Reproduce the records below in full and exactly, without their images.

(Dataset entries)
* * *

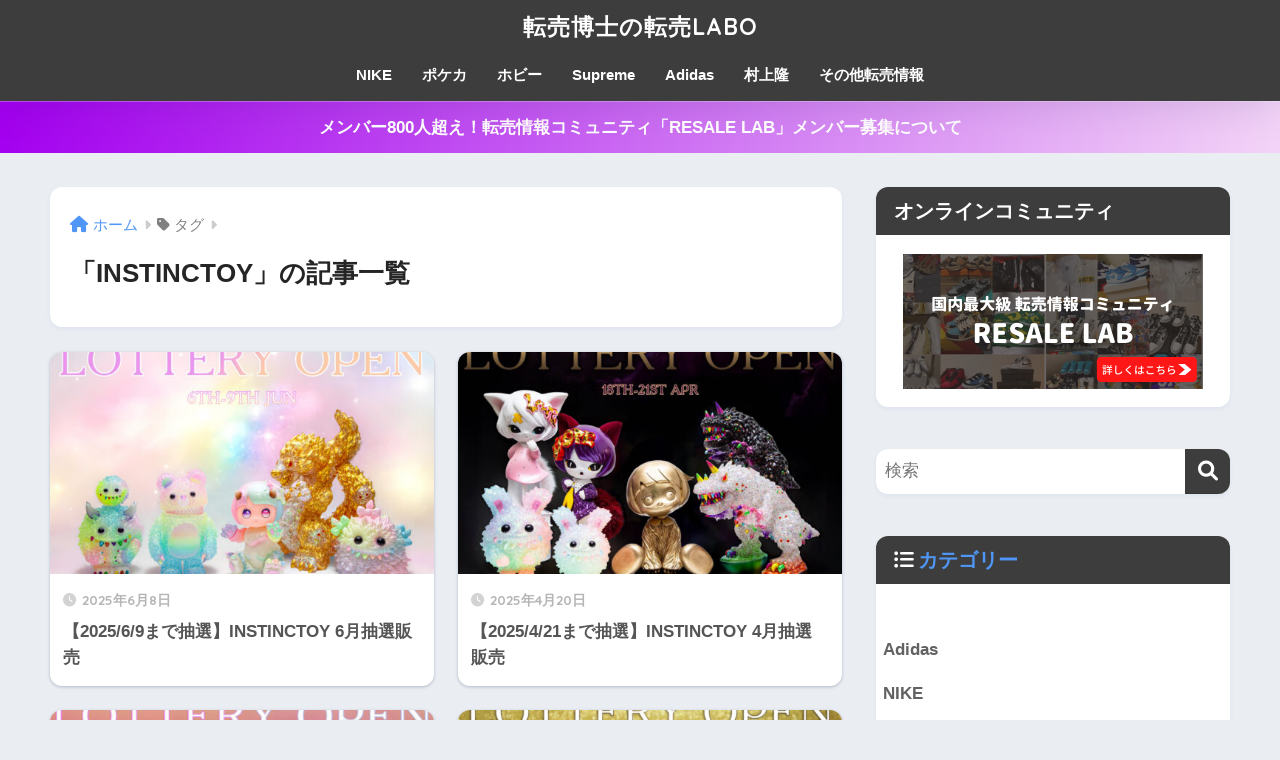

--- FILE ---
content_type: text/html; charset=utf-8
request_url: https://www.google.com/recaptcha/api2/aframe
body_size: 267
content:
<!DOCTYPE HTML><html><head><meta http-equiv="content-type" content="text/html; charset=UTF-8"></head><body><script nonce="PDWR5uNicTl9CkngONKcaQ">/** Anti-fraud and anti-abuse applications only. See google.com/recaptcha */ try{var clients={'sodar':'https://pagead2.googlesyndication.com/pagead/sodar?'};window.addEventListener("message",function(a){try{if(a.source===window.parent){var b=JSON.parse(a.data);var c=clients[b['id']];if(c){var d=document.createElement('img');d.src=c+b['params']+'&rc='+(localStorage.getItem("rc::a")?sessionStorage.getItem("rc::b"):"");window.document.body.appendChild(d);sessionStorage.setItem("rc::e",parseInt(sessionStorage.getItem("rc::e")||0)+1);localStorage.setItem("rc::h",'1768908076988');}}}catch(b){}});window.parent.postMessage("_grecaptcha_ready", "*");}catch(b){}</script></body></html>

--- FILE ---
content_type: text/plain
request_url: https://www.google-analytics.com/j/collect?v=1&_v=j102&a=990612103&t=pageview&_s=1&dl=https%3A%2F%2Ftenbailabo.com%2Ftag%2Finstinctoy&ul=en-us%40posix&dt=%E3%80%8CINSTINCTOY%E3%80%8D%E3%81%AE%E8%A8%98%E4%BA%8B%E4%B8%80%E8%A6%A7%20%7C%20%E8%BB%A2%E5%A3%B2%E5%8D%9A%E5%A3%AB%E3%81%AE%E8%BB%A2%E5%A3%B2LABO&sr=1280x720&vp=1280x720&_u=IEBAAEABAAAAACAAI~&jid=955511473&gjid=2085036031&cid=730408309.1768908075&tid=UA-154674772-1&_gid=1396429706.1768908075&_r=1&_slc=1&z=1869292927
body_size: -450
content:
2,cG-L1FZM1PV9X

* * *

**Problem solution:**
--- FILE ---
content_type: text/html; charset=utf-8
request_url: https://www.google.com/recaptcha/api2/aframe
body_size: 267
content:
<!DOCTYPE HTML><html><head><meta http-equiv="content-type" content="text/html; charset=UTF-8"></head><body><script nonce="PDWR5uNicTl9CkngONKcaQ">/** Anti-fraud and anti-abuse applications only. See google.com/recaptcha */ try{var clients={'sodar':'https://pagead2.googlesyndication.com/pagead/sodar?'};window.addEventListener("message",function(a){try{if(a.source===window.parent){var b=JSON.parse(a.data);var c=clients[b['id']];if(c){var d=document.createElement('img');d.src=c+b['params']+'&rc='+(localStorage.getItem("rc::a")?sessionStorage.getItem("rc::b"):"");window.document.body.appendChild(d);sessionStorage.setItem("rc::e",parseInt(sessionStorage.getItem("rc::e")||0)+1);localStorage.setItem("rc::h",'1768908076988');}}}catch(b){}});window.parent.postMessage("_grecaptcha_ready", "*");}catch(b){}</script></body></html>

--- FILE ---
content_type: text/plain
request_url: https://www.google-analytics.com/j/collect?v=1&_v=j102&a=990612103&t=pageview&_s=1&dl=https%3A%2F%2Ftenbailabo.com%2Ftag%2Finstinctoy&ul=en-us%40posix&dt=%E3%80%8CINSTINCTOY%E3%80%8D%E3%81%AE%E8%A8%98%E4%BA%8B%E4%B8%80%E8%A6%A7%20%7C%20%E8%BB%A2%E5%A3%B2%E5%8D%9A%E5%A3%AB%E3%81%AE%E8%BB%A2%E5%A3%B2LABO&sr=1280x720&vp=1280x720&_u=IEBAAEABAAAAACAAI~&jid=955511473&gjid=2085036031&cid=730408309.1768908075&tid=UA-154674772-1&_gid=1396429706.1768908075&_r=1&_slc=1&z=1869292927
body_size: -450
content:
2,cG-L1FZM1PV9X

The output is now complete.